Le 1 septembre 1996 - 1967 mots

Nino Criscenti, journaliste et documentariste italien, a fait un Grand Tour "impossible" de l’Italie, en compagnie du célèbre historien de l’art Federico Zeri. Le document exceptionnel qu’il en a tiré a été diffusé cet été sur la Rai Uno, une des chaînes de la télévision publique italienne. Comme dans cet article, Nino Criscenti y dénonce le nombre invraisemblable de trésors artistiques soustraits à la curiosité du public transalpin pour cause de fermetures abusives, de négligences, de vandalisme… et de vols.

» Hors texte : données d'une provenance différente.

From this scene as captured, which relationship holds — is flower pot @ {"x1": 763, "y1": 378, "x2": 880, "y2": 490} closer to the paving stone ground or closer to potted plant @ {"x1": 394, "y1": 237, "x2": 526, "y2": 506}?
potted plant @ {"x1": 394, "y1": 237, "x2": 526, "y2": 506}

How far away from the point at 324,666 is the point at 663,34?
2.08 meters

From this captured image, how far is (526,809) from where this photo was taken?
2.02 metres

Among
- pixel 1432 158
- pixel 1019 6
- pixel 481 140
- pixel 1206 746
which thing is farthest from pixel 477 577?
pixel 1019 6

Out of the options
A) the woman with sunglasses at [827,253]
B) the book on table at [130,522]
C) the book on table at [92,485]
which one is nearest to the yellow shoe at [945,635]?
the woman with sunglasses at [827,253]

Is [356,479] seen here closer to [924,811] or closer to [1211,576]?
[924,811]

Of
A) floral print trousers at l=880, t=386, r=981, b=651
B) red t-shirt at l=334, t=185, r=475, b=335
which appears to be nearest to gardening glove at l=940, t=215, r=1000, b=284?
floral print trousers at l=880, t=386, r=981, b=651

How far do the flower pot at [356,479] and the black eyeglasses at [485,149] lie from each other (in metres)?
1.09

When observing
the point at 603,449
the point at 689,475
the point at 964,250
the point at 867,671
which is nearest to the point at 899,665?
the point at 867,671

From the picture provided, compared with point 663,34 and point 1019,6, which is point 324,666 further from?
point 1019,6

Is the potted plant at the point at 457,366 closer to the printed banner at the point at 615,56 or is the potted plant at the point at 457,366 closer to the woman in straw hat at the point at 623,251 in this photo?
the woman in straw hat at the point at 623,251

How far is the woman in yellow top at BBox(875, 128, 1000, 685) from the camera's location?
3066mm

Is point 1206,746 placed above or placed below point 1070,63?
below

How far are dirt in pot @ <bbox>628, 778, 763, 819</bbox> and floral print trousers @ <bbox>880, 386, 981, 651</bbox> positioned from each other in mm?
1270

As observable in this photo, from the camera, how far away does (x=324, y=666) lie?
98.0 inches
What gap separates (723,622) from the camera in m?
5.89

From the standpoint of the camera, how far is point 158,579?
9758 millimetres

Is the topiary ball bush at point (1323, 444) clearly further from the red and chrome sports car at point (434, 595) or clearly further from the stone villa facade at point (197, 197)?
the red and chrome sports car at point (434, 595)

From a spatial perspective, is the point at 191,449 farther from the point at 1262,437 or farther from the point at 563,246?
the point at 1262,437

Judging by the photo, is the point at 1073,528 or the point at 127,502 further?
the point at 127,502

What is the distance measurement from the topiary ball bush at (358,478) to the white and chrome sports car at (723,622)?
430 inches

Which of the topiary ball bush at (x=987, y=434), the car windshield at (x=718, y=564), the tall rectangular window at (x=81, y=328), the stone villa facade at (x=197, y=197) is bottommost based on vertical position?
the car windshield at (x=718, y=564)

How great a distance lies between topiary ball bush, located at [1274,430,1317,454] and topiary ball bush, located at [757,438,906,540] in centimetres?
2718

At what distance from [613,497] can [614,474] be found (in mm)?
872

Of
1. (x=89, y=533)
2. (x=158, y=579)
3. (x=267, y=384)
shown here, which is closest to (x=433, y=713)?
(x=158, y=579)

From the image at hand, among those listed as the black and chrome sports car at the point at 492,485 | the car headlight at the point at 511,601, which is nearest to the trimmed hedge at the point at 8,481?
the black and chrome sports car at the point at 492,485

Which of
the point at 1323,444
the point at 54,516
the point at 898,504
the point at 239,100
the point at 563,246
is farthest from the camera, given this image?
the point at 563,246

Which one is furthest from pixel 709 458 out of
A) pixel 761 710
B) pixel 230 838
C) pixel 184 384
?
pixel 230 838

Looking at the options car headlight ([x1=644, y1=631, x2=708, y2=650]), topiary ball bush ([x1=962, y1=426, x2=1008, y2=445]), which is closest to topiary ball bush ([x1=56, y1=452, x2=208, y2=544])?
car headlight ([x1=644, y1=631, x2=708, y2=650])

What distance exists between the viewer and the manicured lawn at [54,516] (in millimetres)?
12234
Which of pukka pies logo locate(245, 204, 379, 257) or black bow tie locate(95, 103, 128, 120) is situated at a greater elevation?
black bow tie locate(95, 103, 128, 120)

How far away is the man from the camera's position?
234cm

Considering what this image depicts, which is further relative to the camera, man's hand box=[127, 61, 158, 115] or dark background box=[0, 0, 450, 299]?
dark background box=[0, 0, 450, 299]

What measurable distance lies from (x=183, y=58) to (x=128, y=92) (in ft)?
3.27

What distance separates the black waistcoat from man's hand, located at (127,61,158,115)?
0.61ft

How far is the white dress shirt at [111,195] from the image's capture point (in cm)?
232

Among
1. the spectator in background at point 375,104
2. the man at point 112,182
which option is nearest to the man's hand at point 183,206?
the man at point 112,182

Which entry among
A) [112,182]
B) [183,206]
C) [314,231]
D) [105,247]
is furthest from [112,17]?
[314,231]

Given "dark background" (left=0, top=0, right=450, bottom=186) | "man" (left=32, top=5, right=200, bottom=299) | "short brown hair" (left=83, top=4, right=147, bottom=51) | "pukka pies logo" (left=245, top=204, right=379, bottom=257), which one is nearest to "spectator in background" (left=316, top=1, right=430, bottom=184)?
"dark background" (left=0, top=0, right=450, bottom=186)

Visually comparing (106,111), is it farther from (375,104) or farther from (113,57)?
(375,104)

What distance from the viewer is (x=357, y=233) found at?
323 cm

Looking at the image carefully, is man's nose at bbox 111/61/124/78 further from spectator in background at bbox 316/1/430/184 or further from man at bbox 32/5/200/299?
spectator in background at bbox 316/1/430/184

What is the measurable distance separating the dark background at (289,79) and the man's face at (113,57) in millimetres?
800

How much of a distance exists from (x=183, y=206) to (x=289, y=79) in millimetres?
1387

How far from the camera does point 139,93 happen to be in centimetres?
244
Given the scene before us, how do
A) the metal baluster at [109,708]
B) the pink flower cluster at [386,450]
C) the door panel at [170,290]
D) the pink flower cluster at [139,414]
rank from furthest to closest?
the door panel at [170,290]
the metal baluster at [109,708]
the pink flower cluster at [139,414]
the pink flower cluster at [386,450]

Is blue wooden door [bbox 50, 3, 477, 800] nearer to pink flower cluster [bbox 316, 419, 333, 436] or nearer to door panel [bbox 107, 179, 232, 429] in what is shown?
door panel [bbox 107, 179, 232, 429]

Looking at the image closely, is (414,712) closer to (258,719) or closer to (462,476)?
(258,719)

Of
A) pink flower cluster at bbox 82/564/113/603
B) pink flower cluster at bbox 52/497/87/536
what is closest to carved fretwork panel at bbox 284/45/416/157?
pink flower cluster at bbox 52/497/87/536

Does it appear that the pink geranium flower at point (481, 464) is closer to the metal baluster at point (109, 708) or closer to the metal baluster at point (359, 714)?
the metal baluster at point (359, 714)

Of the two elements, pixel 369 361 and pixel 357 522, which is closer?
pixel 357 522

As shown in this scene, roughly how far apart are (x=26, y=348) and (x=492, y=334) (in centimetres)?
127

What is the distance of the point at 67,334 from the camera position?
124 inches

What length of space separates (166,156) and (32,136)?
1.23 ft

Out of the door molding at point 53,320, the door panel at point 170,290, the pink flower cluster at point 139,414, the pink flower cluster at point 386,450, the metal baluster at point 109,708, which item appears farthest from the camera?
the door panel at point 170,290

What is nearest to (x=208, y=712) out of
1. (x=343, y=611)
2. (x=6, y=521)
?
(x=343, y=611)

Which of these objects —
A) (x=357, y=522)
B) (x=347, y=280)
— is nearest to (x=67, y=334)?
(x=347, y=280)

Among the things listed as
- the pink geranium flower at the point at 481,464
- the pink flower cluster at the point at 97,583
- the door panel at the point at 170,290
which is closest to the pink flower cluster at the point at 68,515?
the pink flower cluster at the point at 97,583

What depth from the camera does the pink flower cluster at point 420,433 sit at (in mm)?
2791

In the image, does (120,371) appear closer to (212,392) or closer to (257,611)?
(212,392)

Si vous voulez découvrir l’un des chefs-d’œuvre de l’art du stuc à Naples, il vous faut absolument visiter l’église San Agostino degli Scalzi. En partant du Musée national, remontez la via Santa Teresa jusqu’à la maison où est mort Leopardi. Juste en face de la plaque commémorative, un escalier mène à l’église, dont l’entrée principale est barrée. Prenez alors la ruelle – si vous avez vu L’or de Naples, vous la retrouverez telle que Vittorio De Sica l’a filmée il y a quarante-deux ans, animée par le charme de Sophia Loren dans le rôle d’une marchande de pizzas –, et frappez à la porte du couvent. Peut-être l’abbé, le père Candido, vous fera-t-il entrer.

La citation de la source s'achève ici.